Irakli Khvadagiani (Tiflis): Die Vergangenheit besitzen – die Gegenwart kontrollieren. Post-sowjetisches Knowhow in Georgien

Nach dem Zusammenbruch der UdSSR scheiterte der friedliche Übergang in eine neue georgische Gesellschaft. Es fehlte an notwendigen Schritten, um mit dem noch lebendigen Erbe der totalitären Herrschaft umzugehen und ein kollektives Gedächtnis auf Grundlage eines entideologisierten Narrativs zu etablieren. Es gab keine Lustration, keinen gesetzlichen Rahmen für die Untersuchung kommunistischer Verbrechen, keine Entschädigung für materielle Verluste…

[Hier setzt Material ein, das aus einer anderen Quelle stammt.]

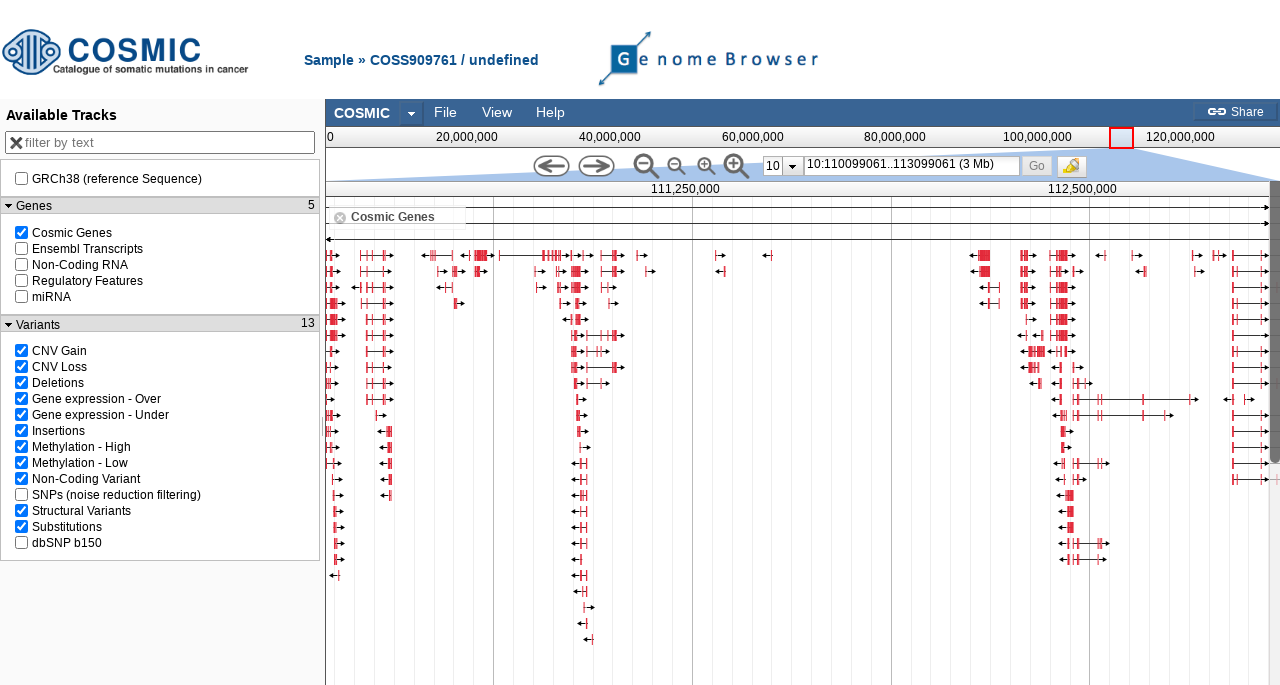

--- FILE ---
content_type: text/html
request_url: https://cancer.sanger.ac.uk/jbrowse/src/dijit/form/templates/TextBox.html
body_size: -247
content:
<div class="dijit dijitReset dijitInline dijitLeft" id="widget_${id}" role="presentation"
	><div class="dijitReset dijitInputField dijitInputContainer"
		><input class="dijitReset dijitInputInner" data-dojo-attach-point='textbox,focusNode' autocomplete="off"
			${!nameAttrSetting} type='${type}'
	/></div
></div>


--- FILE ---
content_type: text/css
request_url: https://cancer.sanger.ac.uk/jbrowse/export_dialog.css
body_size: -291
content:
.export-view-dialog .dijitDialogPaneContent {
    background: #fafafa;
}

.export-view-dialog .save {
    display: inline-block;
    border: 1px solid #AFAFAF;
    padding: 2px 5px 2px 0px;
}

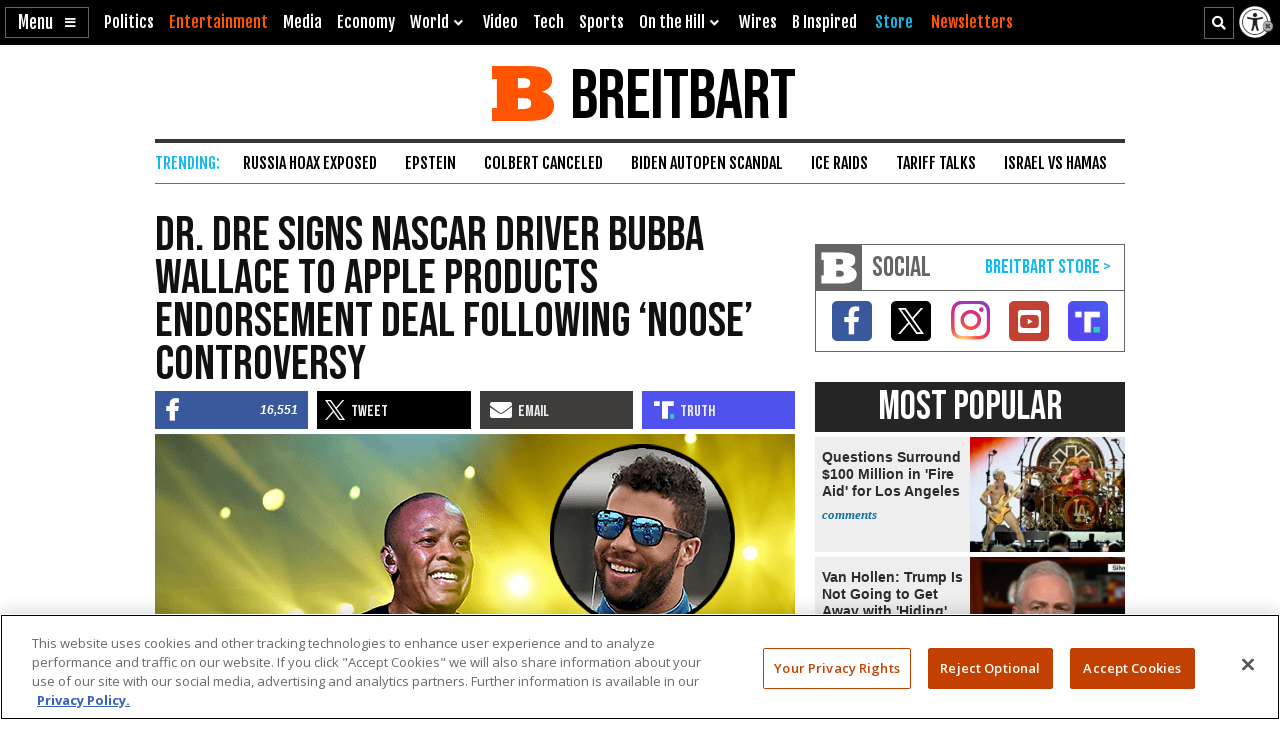

--- FILE ---
content_type: text/html; charset=utf-8
request_url: https://www.google.com/recaptcha/api2/aframe
body_size: 148
content:
<!DOCTYPE HTML><html><head><meta http-equiv="content-type" content="text/html; charset=UTF-8"></head><body><script nonce="MH8fhMtYoYk_fSajx2R5ww">/** Anti-fraud and anti-abuse applications only. See google.com/recaptcha */ try{var clients={'sodar':'https://pagead2.googlesyndication.com/pagead/sodar?'};window.addEventListener("message",function(a){try{if(a.source===window.parent){var b=JSON.parse(a.data);var c=clients[b['id']];if(c){var d=document.createElement('img');d.src=c+b['params']+'&rc='+(localStorage.getItem("rc::a")?sessionStorage.getItem("rc::b"):"");window.document.body.appendChild(d);sessionStorage.setItem("rc::e",parseInt(sessionStorage.getItem("rc::e")||0)+1);localStorage.setItem("rc::h",'1768709057921');}}}catch(b){}});window.parent.postMessage("_grecaptcha_ready", "*");}catch(b){}</script></body></html>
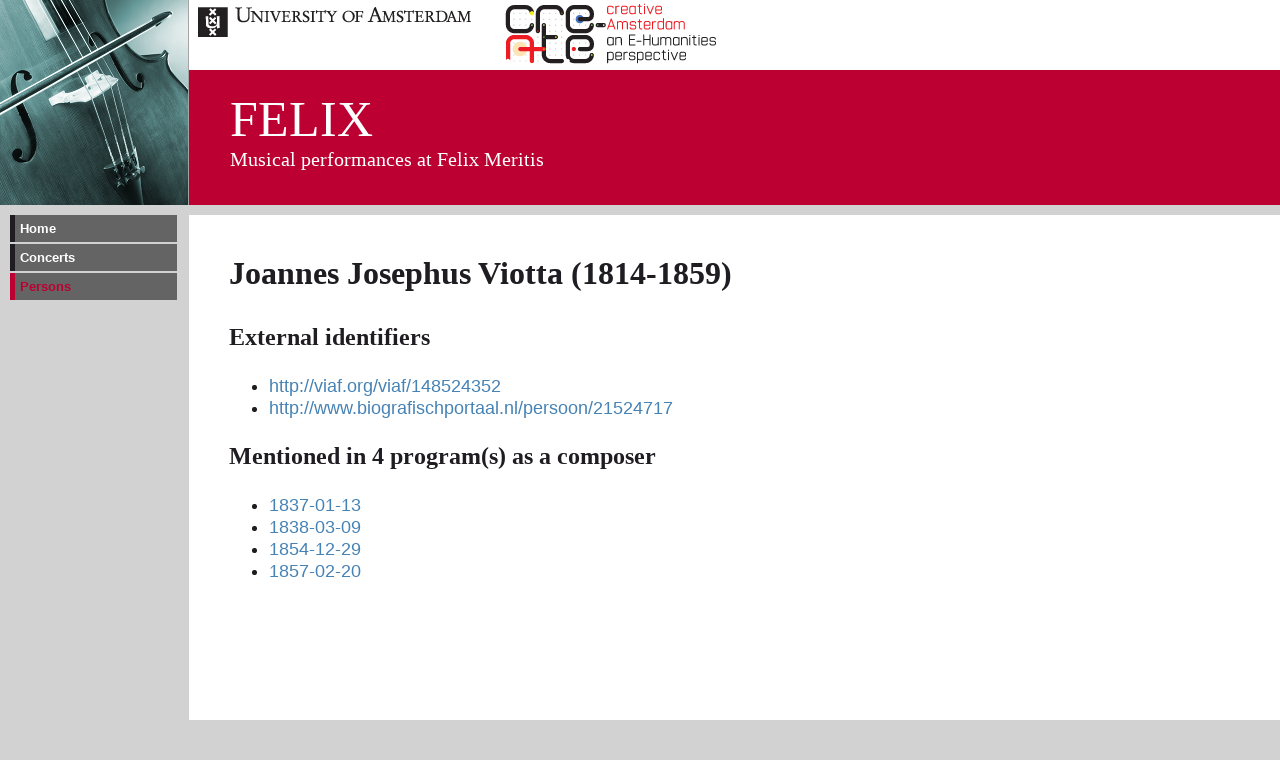

--- FILE ---
content_type: text/html; charset=UTF-8
request_url: https://www.vondel.humanities.uva.nl/felix/persons/9185
body_size: 591
content:
<!DOCTYPE html>
<html lang="en">
<head>
<meta charset="utf-8">
<title>Musical performances at Felix Meritis</title>
<link rel="stylesheet" type="text/css" href="../style.css" media="screen" />
</head>
<body>

<div id="projecttitle">

<div id="projecttop">
<a href="http://www.uva.nl"><img src="http://www.vondel.humanities.uva.nl/images/uva.png" alt="University of Amsterdam" /></a>
<a href="http://www.create.humanities.uva.nl"><img src="http://www.vondel.humanities.uva.nl/images/create_logo.svg" alt="CREATE" height="68px" /></a>
</div>

<div id="projectpadding">
<div id="projectacronym"><acronym>FELIX</acronym></div>
Musical performances at Felix Meritis
</div>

Ein wesentliches Element fehlt in Georgien bei diesem Prozess der Aufarbeitung der totalitären Vergangenheit seit 1991: die Zugänglichkeit zu den Archiven des Regimes. Anstelle eines transparenten Umgangs mit den Akten wird auf Gesetzeslücken der Übergangszeit verwiesen, werden weitere Beschränkungen erlassen und in jüngster Zeit eine nichtssagende Rhetorik betrieben. Wissenschaftler:innen, die sich dem Thema widmen, werden bis heute mit vielen Problemen konfrontiert. Sie müssen hohe Preise für das Kopieren von Archivdokumenten zahlen;die Einsicht in „persönliche Daten“ seit 1946 ist stark eingeschränkt. Zugleich sind selbst Historiker:innen nicht in der Lage, die Strukturierung und Umgestaltung des Archivsystems während des totalitären Sowjetregimes zwischen 1921 und 1991 nachzuvollziehen und jene Dokumente aufzufinden, die offiziell als verloren gelten.